Introduce atomic slot migration #1591

murphyjacob4 · 2025-01-20T09:50:36Z

Starting this PR in draft so we can review early and gather alignment.

Summary

The solution is mostly based on discussion and proposals in #23 :

Target driven: the user sends CLUSTER IMPORT to the target and it syncs down the slot
Uses AOF format for snapshot, proxying all commands directly from source primary through the target primary to all target replicas
Consensus-less epoch bump to broadcast the topology change

Import and Export Workflows

We utilize a new internal CLUSTER SYNCSLOTS command with additional sub-commands to transition through the slot migration state machine.

On either end of the migration, we track the ongoing migrations via two job queues: slot_import_jobs and slot_export_jobs. Right now, we only support one concurrent job in both the slot import and slot export job queue. There is no design restriction here (outside of perhaps some protocol additions to CLUSTER SYNCSLOTS - but it helps with simplicity for the first iteration.

Workflow overview

User sends CLUSTER IMPORT SLOTSRANGE <slot start> <slot end> ... to target node T
T initiates a new connection to source node S
If required, T runs AUTH based on replication configuration
T initiates CLUSTER SYNCSLOTS START to S
S begins tracking the client that sent the command as the slot export client. It spawns a child process at the next available time and runs AOF rewrite with just the specified slots. It then begins accumulating a backlog of writes in the slot export client output buffer, without installing the write handler.
At the end of the AOF rewrite, S also appends CLUSTER SYNCSLOTS ENDSNAPSHOT
T processes the AOF rewrite as it would any other client using readQueryFromClient. Once it gets the CLUSTER SYNCSLOTS ENDSNAPSHOT, T sends back a CLUSTER SYNCSLOTS PAUSE to pause S.
Upon getting the command, S unblocks the slot export client to T which has been accumulating ongoing writes. S then pauses itself, and sends CLUSTER SYNCSLOTS PAUSEOFFSET <offset> back to T with the current offset. (Note that the offset is not the primary replication offset, it is actually a computed offset based on how much we have been accumulating on T's client.)
T waits for it's replication offset to catch up to the sent offset, and once caught up executes the consensus-less bump.
S finds out about the bump via cluster gossip, unpauses itself, and cleans up dirty keys.

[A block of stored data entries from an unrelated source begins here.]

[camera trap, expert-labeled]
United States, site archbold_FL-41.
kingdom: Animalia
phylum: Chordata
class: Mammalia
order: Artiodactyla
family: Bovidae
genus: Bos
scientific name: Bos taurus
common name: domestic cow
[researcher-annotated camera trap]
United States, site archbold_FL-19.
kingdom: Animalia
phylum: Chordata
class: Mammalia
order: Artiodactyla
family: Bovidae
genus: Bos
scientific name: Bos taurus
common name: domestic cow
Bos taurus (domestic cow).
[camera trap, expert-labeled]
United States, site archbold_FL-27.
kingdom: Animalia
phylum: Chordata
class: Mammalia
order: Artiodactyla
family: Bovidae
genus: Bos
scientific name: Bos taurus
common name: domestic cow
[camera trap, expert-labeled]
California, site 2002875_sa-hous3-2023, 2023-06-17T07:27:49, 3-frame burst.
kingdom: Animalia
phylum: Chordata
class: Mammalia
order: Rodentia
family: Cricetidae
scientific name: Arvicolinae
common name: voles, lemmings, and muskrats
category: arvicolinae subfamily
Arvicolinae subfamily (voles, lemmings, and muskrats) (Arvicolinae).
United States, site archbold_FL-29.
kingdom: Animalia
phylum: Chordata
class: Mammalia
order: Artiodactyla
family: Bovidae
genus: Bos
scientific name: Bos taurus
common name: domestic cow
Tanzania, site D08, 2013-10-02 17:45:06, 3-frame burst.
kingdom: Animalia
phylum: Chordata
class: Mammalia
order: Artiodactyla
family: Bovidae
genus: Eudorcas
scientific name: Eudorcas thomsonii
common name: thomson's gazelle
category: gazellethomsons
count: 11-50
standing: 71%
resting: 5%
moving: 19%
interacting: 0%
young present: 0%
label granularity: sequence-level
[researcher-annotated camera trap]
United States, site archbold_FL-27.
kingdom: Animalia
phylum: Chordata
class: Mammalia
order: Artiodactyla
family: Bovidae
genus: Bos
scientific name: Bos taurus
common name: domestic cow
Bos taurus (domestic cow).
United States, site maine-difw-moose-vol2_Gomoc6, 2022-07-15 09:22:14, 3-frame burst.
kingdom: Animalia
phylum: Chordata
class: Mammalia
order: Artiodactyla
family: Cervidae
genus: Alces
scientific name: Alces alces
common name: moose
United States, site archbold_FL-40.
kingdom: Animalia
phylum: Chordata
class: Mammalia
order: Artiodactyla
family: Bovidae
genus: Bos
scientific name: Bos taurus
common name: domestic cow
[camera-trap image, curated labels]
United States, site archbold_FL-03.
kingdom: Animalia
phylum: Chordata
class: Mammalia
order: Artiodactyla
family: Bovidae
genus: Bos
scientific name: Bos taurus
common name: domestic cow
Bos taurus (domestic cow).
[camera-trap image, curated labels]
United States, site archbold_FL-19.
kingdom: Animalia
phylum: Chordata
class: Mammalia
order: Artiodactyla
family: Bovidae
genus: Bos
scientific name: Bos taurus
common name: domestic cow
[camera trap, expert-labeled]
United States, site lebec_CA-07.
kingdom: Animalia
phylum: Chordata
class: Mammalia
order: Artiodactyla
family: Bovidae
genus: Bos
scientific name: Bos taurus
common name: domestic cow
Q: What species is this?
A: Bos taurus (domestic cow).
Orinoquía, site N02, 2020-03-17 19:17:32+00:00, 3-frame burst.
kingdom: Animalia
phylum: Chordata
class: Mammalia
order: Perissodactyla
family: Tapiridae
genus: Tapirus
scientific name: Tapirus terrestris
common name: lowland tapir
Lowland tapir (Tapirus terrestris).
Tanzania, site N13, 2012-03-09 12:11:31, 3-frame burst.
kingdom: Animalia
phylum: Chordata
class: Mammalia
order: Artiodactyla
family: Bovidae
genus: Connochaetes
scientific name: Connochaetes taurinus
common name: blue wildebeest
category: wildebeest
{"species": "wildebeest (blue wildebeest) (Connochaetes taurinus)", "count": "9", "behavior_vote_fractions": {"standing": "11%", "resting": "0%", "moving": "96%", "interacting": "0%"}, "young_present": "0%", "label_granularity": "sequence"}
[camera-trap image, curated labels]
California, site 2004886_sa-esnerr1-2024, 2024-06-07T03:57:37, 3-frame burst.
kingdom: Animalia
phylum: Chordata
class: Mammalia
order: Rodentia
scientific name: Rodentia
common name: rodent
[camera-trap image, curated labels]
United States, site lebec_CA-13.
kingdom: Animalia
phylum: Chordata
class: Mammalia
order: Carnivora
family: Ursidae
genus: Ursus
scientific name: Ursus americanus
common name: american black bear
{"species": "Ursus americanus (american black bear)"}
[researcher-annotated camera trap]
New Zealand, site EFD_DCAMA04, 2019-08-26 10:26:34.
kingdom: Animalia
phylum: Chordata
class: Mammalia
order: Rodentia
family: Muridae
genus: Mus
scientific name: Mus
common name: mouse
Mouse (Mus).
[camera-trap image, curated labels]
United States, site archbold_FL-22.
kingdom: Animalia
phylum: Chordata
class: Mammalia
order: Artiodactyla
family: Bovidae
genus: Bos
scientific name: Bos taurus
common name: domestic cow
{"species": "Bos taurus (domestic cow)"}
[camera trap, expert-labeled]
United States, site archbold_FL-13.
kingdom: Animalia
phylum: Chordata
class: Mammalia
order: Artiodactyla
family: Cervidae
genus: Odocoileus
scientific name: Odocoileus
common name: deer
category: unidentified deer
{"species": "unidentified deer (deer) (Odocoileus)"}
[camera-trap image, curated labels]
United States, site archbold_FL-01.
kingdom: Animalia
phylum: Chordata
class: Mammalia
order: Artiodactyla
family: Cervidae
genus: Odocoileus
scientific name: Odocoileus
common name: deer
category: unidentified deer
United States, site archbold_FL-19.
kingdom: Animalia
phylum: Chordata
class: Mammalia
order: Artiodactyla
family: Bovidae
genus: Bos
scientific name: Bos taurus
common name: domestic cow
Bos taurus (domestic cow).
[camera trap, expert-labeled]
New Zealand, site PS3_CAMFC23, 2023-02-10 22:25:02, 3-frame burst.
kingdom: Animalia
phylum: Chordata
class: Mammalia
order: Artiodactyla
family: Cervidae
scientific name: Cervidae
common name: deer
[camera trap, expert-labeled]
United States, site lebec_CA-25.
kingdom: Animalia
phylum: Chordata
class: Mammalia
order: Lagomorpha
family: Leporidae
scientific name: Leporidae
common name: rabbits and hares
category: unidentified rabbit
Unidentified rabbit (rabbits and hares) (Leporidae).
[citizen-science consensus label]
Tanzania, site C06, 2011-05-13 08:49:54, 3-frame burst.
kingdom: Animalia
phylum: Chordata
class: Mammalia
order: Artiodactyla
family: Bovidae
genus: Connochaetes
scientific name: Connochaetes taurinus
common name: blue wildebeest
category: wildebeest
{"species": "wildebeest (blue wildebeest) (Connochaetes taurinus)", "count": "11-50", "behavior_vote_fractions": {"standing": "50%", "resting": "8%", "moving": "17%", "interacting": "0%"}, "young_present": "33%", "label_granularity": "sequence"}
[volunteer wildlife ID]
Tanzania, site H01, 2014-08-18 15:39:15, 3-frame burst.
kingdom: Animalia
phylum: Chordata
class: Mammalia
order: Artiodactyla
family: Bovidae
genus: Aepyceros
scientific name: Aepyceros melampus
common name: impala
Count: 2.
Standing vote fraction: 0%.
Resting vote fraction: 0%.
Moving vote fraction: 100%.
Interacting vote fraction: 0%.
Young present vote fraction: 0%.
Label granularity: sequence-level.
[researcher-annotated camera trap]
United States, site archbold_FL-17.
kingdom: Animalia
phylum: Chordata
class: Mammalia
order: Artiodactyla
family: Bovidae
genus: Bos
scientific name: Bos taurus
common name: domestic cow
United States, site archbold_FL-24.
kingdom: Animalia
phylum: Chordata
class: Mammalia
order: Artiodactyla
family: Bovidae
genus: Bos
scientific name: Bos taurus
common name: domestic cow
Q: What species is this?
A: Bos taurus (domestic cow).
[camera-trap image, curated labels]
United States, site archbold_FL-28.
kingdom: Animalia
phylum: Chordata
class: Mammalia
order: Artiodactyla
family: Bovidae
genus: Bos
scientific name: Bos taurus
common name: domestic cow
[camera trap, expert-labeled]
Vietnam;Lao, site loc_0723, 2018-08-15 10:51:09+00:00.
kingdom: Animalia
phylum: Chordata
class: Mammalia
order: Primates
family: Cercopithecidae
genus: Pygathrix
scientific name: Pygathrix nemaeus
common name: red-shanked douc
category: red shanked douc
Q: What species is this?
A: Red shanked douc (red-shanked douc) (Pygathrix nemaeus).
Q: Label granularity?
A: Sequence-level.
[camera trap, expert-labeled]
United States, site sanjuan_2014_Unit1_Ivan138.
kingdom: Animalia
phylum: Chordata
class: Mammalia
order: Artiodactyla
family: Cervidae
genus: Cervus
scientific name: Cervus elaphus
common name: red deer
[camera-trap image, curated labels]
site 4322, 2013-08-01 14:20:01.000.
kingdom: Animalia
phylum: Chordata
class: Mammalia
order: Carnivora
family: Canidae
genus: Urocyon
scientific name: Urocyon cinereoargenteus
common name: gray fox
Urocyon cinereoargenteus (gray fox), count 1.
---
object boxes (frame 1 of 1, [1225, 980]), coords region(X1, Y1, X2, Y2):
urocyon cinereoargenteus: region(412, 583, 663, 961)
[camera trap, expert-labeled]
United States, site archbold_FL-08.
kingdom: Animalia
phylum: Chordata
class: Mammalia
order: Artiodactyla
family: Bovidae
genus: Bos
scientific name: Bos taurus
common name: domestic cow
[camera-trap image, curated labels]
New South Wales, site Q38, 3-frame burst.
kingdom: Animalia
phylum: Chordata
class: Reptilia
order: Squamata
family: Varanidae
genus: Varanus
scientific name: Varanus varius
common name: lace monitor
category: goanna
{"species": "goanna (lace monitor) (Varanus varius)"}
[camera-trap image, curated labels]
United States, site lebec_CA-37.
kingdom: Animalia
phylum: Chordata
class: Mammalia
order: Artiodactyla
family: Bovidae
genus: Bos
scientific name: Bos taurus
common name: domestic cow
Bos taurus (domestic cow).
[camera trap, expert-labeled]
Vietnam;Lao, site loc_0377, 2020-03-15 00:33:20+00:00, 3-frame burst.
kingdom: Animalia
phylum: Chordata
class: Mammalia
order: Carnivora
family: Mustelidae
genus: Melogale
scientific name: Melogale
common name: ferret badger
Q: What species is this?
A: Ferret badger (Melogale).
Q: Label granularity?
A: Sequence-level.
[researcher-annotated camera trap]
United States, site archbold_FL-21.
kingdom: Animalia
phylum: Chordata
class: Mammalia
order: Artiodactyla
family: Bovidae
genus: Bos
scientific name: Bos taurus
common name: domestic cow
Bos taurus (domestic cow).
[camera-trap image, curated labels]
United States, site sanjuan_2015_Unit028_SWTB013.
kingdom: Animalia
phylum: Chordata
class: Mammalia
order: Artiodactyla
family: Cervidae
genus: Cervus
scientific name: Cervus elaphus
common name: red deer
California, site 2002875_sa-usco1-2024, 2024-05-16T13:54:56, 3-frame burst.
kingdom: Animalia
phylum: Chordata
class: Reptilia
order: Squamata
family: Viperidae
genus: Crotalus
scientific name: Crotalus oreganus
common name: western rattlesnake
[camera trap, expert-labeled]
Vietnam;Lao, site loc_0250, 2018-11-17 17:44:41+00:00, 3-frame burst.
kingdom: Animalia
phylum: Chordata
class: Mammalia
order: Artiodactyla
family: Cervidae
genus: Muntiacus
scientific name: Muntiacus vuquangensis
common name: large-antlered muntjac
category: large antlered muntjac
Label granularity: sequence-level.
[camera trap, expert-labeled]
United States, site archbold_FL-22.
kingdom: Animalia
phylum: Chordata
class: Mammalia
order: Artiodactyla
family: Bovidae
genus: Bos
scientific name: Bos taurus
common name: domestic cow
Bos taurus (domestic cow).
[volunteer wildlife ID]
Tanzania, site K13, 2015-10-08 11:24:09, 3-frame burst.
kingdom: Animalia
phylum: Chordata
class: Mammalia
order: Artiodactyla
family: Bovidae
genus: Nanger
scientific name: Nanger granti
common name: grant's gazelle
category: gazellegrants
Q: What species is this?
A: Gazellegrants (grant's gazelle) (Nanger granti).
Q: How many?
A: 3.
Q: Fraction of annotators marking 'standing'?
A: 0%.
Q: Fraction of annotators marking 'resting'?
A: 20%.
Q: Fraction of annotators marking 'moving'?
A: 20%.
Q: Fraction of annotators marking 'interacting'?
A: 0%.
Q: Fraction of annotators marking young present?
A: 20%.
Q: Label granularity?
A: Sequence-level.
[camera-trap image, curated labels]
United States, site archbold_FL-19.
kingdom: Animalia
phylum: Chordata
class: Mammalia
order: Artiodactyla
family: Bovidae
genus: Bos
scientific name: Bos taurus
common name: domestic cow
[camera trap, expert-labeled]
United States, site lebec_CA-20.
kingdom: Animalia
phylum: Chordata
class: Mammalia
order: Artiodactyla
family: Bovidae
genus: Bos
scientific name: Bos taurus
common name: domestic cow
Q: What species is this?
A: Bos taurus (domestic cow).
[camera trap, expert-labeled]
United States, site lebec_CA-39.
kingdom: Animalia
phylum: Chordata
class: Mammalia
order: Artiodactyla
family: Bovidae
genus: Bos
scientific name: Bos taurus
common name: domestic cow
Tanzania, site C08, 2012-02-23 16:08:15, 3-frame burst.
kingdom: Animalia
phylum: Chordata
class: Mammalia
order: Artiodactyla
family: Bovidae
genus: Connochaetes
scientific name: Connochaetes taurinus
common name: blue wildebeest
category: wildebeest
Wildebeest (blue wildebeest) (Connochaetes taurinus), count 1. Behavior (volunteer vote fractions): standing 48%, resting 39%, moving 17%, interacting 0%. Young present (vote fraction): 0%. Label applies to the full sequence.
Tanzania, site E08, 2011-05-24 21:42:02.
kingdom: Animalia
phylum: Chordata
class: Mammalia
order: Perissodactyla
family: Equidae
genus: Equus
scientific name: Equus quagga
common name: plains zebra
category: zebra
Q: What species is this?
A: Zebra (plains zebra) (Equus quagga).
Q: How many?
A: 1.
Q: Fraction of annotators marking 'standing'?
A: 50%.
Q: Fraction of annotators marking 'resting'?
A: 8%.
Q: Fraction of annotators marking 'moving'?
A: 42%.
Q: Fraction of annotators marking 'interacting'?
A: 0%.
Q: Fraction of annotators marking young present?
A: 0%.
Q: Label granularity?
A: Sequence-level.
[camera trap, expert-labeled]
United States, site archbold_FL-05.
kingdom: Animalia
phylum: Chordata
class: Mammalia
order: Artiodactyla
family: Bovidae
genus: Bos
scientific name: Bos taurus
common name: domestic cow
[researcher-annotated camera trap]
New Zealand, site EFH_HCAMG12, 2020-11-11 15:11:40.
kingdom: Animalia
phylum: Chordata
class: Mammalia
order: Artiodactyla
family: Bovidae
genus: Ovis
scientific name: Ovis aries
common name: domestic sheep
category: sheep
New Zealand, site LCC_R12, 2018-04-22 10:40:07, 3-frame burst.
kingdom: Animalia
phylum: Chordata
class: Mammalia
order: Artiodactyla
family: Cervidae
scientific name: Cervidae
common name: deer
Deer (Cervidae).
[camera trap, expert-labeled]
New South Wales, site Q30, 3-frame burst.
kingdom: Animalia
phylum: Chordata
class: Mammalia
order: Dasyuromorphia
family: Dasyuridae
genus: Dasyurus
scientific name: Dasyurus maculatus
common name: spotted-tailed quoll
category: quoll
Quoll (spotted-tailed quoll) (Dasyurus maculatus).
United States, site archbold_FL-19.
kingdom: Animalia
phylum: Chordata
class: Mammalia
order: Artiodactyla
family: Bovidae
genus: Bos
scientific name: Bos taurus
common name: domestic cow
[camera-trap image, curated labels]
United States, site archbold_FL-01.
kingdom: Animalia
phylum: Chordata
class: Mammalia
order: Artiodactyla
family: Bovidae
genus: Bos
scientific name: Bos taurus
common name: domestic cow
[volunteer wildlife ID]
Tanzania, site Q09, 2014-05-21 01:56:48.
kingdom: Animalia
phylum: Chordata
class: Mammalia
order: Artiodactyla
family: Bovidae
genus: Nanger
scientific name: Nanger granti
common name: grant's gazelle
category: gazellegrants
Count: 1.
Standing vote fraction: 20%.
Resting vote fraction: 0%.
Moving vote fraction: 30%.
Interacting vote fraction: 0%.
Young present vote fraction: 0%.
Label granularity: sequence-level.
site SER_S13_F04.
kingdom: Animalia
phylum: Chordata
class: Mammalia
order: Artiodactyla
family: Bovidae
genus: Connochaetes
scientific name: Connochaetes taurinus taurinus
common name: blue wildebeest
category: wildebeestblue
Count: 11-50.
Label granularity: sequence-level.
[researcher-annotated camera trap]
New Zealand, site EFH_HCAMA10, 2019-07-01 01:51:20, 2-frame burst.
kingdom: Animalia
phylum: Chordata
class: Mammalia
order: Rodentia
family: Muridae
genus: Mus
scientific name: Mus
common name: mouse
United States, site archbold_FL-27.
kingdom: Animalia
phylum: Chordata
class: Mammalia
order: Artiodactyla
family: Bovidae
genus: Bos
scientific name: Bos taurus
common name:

If at any point a client is disconnected on either end, or a timeout is reached on the target node, the migration is marked as failed. If a migration fails, we delete all keys in the slots we were migrating.

Filtering traffic

We filter the traffic to the target node through a filtered AOF rewrite and a filtered replication stream. The filtered AOF rewrite requires some refactoring of the snapshot code for reuse, but utilizes the same overall procedure (piping through the parent process to the target node connection).

The filtered replication stream hooks into the existing replication code and appends the commands directly to the client output buffer. We don't use replication backlog as there is no easy way to filter it once added to the backlog without re-processing it to query for the slot number of each command.

We add a new check in putClientInPendingWriteQueue to prevent the two command streams from merging. The parent process will just accumulate the replication stream in the client output buffer until we get the notification that the target is done with the snapshot.

Other notes

Since there are many checks that apply to both slot migration and replication - I added a new client flag "replicated" which simply means that a client is being replicated from another node. In many places, we now check the replicated flag instead of the primary flag.
To support non-contiguous slot ranges, the APIs and code use a slot bitmap to share information about what slots are being migrated.
We already delete unowned slots after loading RDB and AOF. Replicas that are promoted to primary now go through the same steps to delete all unowned keys. This prevents the keys from being leaked forever if the previous primary disappears.

Remaining work items

Continue cleaning up code, especially around the state machines
TCL tests
Metrics
Improved logging
Improved pause logic - where we only pause the slots being moved
Hide the in-progress import better for commands like KEYS and RANDOMKEY
Other management APIs (i.e. CLUSTER IMPORT STATUS, CLUSTER IMPORT CANCEL)
Incorporate dual-channel-style replication

Signed-off-by: Jacob Murphy <[email protected]>

codecov · 2025-01-20T10:29:12Z

Codecov Report

Attention: Patch coverage is 27.00730% with 400 lines in your changes missing coverage. Please review.

Project coverage is 70.58%. Comparing base (2a1a65b) to head (f1d824f).
Report is 12 commits behind head on unstable.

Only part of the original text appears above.